Justo antes de sentarse en el sofá, October pasó por su habitación. Nola estaba plácidamente dormida sobre la cama de dos plazas, protegida a ambos lados con una barrera de almohadas que se extendía hasta el piso. Tenía las mejillas enrojecidas y los brazos extendidos de par en par. –Oye –se apresuró a entornar la puerta y correr de nueva cuenta hacia la sala–, ¿ya te vas? Ben no había dicho nada aún y no había practicado movimiento alguno que sugiriese que iba a marcharse, pero October sabía que ya habían pasado las diez de la noche y que los horarios de su amigo eran bastante estrictos. Uno no faltaba a la Estación de Policía así como así. –Pensé que quizá podrías quedarte a cenar.

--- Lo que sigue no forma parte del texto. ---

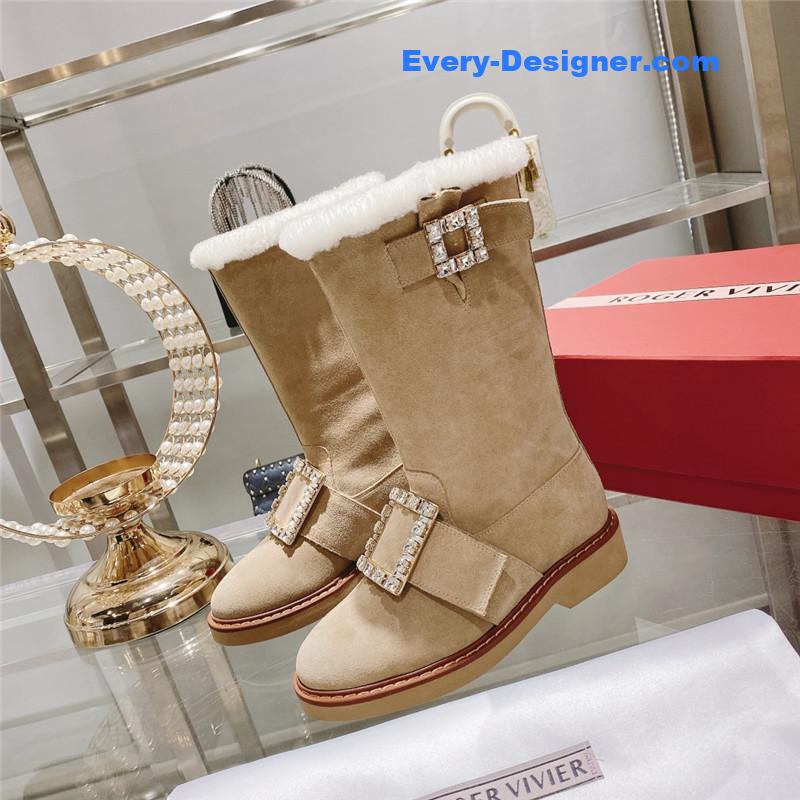 roger u1u1er new mid calf boots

La pizza la comemos rápido y, mira, está caliente. Yo creo que deberías aprovechar. Para continuar con la pequeña extorsión, se sentó en el sofá de un salto con la caja de pizza sobre las piernas. Sabía que al abrirla, el aroma a queso fundido tentaría a Ben a quedarse con ella, al menos, veinte minutos más. –Amo este lugar, tiene las mejores pizzas del planet... –se calló de repente.
Afuera, cuatro pisos más abajo en la acera, un auto se había estacionado. Apenas tenía las luces encendidas, las cuales fueron apagadas luego de aparcar, pero October aún así había notado la compañía. "Oh, no...", murmuró en el susurro más bajo, casi para sus adentros. Era el mapa lo que estaban buscando. Meses atrás, October había irrumpido en la casa de Peter Kingsley en busca de un documento que le brindaba una coordenada más de las que estaba buscando. Justo cuando ella se encontraba revolviendo el escritorio de la biblioteca, había sentido un ruido de pisadas en el jardín lindante pero, al no ver a nadie, la hipótesis de que la habían descubierto había desaparecido de su mente. Estaba equivocada. Aquella Ford Ranger que la había perseguido hacía unas semanas estaba aparcada justo frente a la puerta de su edificio. Jamás hubiera olvidado o confundido esa patente.